Copy out, word for word, everything from the line containing "Taking in this" down to the last line.

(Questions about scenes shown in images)

_ _ _ _

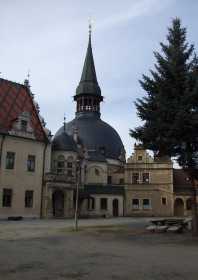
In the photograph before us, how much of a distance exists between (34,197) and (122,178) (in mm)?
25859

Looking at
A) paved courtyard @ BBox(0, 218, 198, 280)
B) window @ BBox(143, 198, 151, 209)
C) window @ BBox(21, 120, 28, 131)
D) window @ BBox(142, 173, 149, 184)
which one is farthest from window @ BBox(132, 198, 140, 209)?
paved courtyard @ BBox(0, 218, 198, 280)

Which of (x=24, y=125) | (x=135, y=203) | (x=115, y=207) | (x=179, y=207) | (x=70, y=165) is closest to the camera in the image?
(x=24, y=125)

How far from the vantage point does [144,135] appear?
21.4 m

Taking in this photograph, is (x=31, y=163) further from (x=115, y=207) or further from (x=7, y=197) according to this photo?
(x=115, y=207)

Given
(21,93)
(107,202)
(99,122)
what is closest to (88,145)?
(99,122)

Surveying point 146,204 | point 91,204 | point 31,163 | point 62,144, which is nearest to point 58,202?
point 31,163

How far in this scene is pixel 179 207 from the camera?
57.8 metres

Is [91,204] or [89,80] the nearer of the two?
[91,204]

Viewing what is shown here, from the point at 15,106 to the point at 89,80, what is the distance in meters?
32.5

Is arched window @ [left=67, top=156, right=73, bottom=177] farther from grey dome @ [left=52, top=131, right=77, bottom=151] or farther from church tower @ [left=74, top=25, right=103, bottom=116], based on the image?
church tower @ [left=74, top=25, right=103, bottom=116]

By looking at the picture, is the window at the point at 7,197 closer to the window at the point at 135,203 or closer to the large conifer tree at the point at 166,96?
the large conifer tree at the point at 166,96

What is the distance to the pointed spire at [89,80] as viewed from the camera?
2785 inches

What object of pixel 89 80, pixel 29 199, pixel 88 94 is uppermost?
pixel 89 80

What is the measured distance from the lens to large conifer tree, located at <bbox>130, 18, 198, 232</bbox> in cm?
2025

_ _ _ _

Exercise solution.
Taking in this photograph, is (x=31, y=163) further from (x=115, y=207) or further from (x=7, y=197) according to this photo?
(x=115, y=207)

Given
(21,93)
(107,202)
(99,122)
what is closest to (88,145)?
(99,122)

Surveying point 146,204 | point 91,204 | point 31,163 | point 62,144, which is nearest to point 58,202?
point 31,163

How far in this scene is pixel 179 207 from the camera?
57.8 metres

Is [91,204] or [89,80] the nearer of the two?
[91,204]

Viewing what is shown here, from the point at 15,106 to the point at 89,80, what is the distance in meters?
32.5

Is arched window @ [left=67, top=156, right=73, bottom=177] farther from grey dome @ [left=52, top=131, right=77, bottom=151] or farther from church tower @ [left=74, top=25, right=103, bottom=116], based on the image?
church tower @ [left=74, top=25, right=103, bottom=116]

By looking at the picture, is the window at the point at 7,197 closer to the window at the point at 135,203 or closer to the large conifer tree at the point at 166,96?
the large conifer tree at the point at 166,96

What is the distance to the pointed spire at [89,80] as viewed from the camera?
2785 inches

What object of pixel 89 80, pixel 29 199, pixel 88 94 is uppermost?
pixel 89 80

What is the measured distance from the lens to large conifer tree, located at <bbox>130, 18, 198, 232</bbox> in cm?
2025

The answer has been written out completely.